If you're pretty sure he can't afford to settle the old accounts in one go, and you can't afford to just declare the loss, I would say, the gentlemanly thing might be to offer some easy, no-interest terms on a calendar of make-up payments, some schedule that he CAN meet.
Any time you defer payment until completion, you are extending credit. How much and for how long is up to you and the usury laws. If he's in too bad of shape to pay up his backlog, it seems a poor investment to extend further credit for new projects. If you're working in such a way that he's always paying you Tuesday for a hamburger today, I think that's not a very safe way to operate, even if he never misses a payment.
If you know this guy and he's a long-time friend, you may feel it worth the risk, and if he's truly a good guy, giving him the benefit of the doubt now, will often pay back multifold later in life, when he's rich, because he knew you "back when" as loyal and fair.
...Or he may deny he ever knew you. That happens too.
We really don't know your situation with this guy as well as you do. Decide how much you can afford to gamble and lose on this guy, if it doesn't ever work out. Set that number down in writing in a note to yourself on the calendar. If he hasn't made good on at least *some* of the debt by then, well, business is business. You are not a bank.
nicely put Mark!
Production is fun - but lets not forget: Nobody ever died on the video table!
Not sure it is an issue of morality so much as compassion, friendship, and the viability of both your and your friends' businesses.

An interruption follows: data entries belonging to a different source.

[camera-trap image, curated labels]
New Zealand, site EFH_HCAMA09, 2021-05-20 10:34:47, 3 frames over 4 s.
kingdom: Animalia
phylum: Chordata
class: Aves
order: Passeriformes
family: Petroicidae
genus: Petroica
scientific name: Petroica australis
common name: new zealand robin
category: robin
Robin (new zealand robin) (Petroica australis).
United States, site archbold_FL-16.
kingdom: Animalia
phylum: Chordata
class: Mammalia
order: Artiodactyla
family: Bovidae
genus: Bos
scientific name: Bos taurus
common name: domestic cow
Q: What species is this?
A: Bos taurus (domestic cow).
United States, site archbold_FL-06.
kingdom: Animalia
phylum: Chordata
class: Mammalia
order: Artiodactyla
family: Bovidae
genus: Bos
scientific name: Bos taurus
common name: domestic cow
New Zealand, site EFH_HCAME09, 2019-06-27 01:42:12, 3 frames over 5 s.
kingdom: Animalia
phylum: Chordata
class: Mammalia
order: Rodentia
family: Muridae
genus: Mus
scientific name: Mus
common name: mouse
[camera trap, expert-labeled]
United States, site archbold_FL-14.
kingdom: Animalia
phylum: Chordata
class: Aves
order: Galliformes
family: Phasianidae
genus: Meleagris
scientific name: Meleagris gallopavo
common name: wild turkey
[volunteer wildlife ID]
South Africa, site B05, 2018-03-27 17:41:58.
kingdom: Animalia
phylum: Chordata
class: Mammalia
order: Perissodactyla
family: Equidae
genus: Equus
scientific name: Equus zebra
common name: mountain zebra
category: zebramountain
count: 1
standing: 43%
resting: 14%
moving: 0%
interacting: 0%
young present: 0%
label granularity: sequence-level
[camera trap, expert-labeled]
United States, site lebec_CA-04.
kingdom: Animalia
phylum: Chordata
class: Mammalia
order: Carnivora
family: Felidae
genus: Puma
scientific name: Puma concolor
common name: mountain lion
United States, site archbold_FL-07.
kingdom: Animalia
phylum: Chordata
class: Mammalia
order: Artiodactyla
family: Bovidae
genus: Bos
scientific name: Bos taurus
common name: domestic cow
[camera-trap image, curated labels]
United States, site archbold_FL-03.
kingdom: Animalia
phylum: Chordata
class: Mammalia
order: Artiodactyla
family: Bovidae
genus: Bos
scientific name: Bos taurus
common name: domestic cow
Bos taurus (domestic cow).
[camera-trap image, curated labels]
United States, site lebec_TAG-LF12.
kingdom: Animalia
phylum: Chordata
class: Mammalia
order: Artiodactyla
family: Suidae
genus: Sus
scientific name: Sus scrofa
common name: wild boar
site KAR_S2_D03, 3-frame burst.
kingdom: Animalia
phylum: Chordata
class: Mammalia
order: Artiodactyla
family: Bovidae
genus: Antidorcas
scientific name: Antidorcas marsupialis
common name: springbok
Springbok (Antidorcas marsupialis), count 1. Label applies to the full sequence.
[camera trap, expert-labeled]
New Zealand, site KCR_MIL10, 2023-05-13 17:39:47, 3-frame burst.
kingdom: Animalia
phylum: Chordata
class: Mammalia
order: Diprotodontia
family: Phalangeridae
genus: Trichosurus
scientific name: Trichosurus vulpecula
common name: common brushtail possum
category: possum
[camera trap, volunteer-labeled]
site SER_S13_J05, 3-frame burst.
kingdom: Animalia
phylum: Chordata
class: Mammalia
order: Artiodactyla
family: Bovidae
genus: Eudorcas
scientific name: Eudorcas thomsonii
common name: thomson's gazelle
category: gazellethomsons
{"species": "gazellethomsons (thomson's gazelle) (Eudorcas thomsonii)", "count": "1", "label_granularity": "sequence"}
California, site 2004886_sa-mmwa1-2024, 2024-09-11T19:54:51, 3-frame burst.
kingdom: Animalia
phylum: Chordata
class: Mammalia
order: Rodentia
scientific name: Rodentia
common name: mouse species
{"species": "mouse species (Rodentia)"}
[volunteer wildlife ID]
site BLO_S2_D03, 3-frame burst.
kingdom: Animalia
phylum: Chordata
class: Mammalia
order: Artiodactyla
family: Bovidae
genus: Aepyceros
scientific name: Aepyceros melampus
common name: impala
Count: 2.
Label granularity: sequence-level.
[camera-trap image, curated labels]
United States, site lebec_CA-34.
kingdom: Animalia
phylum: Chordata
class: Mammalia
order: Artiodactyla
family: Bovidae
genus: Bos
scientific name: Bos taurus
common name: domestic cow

If I were you, I'd just arrange a sit-down, and ask the couple about business going forward. It doesn't have to be confrontational - you need information, if you are going to try to reconstruct your business relationship with them. Absent that frank conversation, doing business with this couple could put YOU - or your business -- in the hospital, literally or figuratively.
Forgive the whole debt if you feel it is appropriate, but BE CLEAR with one another about the situation, from both your and their point of view.
Some individual words and phrases jumped out at me.
"invoices" (plural) -- how many? How much as a percent of your annual income? Clearly if there were outstanding invoices, there were issues that predated the hospitalization.
"a month in the hospital" -- that indicates a pretty serious situation. Very unusual these days. Is he at risk of re-hospitalization? Is it a broken leg or a broken something-chronic?
Good luck. You are a pretty nice person even to frame it this way.
You might want to start by simply re-billing them and seeing what happens. A gentle reminder billing. Maybe enclose a note explaining that they may have forgotten and that you didn't want to bother them during the hospitalization.